В простенькой, но со всеми необходимыми атрибутами, чистенькой ванной, я мурлыкал пришедший на ум неизвестно откуда отрывок из «Риголетто Верди «Сердце красавиц склонно к измене…», а из соседней кухни до меня доносились запахи жаркого. Поневоле перебрал в голове уместные воспоминания прошедших командировок и нашел эту лучшим подарком судьбы. Случалось и раньше наблюдать особенности российской глубинки – многие оставили в памяти противоречия, суровая проза жизни одухотворялась тогда в находке лишь эфемерных реалий. Часто собеседники оставляют малозначимый штрих, который игнорируешь без всяких неприятных последствий – они, как после плохого фильма, затаивают досаду на бесполезно убитое время.
С самого первого взгляда Марианна мне приглянулась естественностью, отсутствием в манерах слащавого налета. Ничего в ее облике при общении дальше не оказалось назойливым или показушным. Она не подбирала слов, не рисовалась. Эта встреча была представлена мне господином случаем на суд в галерее других русских сюжетов.
В комнате, представленной мне под гостевую, после принятой ванны я разомлел и вздремнул, а оказалось, проспал более часа. За дверью слышался рокот детских голосов. Приятно удивленный, вышел в зал. За накрытым столом меня терпеливо ждали.
– Простите за опоздание, – извинился я, – могли бы и встряхнуть.
– Вы так красиво спали, я не осмелилась. Вот ребятки мои не удержались, полакомились сладким. Не часто у нас сытые праздники. Теперь баиньки, обжоры.
Пялясь на меня во все тяжкие, детвора сползла со своих возвышенностей, с покорностью овечек бочком прошмыгнула в свою комнату. В малиновом платье, схваченным черным пояском, Марианна наполняла мое объемное блюдо, смешно топорщась рюшечками мелкого жабо – оно обрамляло глубокое декольте. Повязанный выше талии поясок, под стать хвосту на голове, совсем уж приподнимал ее во взвесь. Она чувствовала мое внимание и не отпугивала взглядом, торжественно довершая свою работу.

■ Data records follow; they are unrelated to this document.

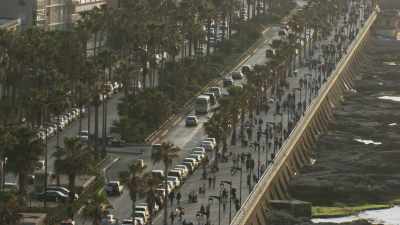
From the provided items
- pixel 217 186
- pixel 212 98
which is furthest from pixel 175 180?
pixel 212 98

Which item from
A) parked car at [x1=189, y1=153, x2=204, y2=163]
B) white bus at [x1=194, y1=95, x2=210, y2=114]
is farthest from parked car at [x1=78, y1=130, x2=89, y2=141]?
white bus at [x1=194, y1=95, x2=210, y2=114]

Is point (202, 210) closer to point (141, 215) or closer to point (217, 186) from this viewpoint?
point (141, 215)

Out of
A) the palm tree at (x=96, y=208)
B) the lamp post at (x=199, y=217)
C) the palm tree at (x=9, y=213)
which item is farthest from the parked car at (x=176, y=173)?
the palm tree at (x=9, y=213)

– Кушайте, и я с вами. Пиво как-то пошловато, а вина хорошего нет – на десерт будет чай с зефиром. У Хачика свежий привезли.
В попытке разобраться в глубинной сути происходящего, мне не оставалось ничего, как уткнуться подобострастно в блюдо, стараясь всем видом выказывать удовлетворение. Приготовленная еда была подана профессионально – даже внутренних вопросов не возникало. Если к тому присовокупить достоинство с тонко подаваемой женственностью, под подкупающую хозяйственность, я поразился отсутствием того же в своем окружении. Нервные, подобострастные жены сослуживцев, да и личные попытки обретения уюта, не оставили желания повторить что-то из пройденного. Обычно я с трудом мог вспомнить назавтра, чем кормили меня вчера. Сейчас вовсе не возникало желания ворошить шелуху по сути пустых общений.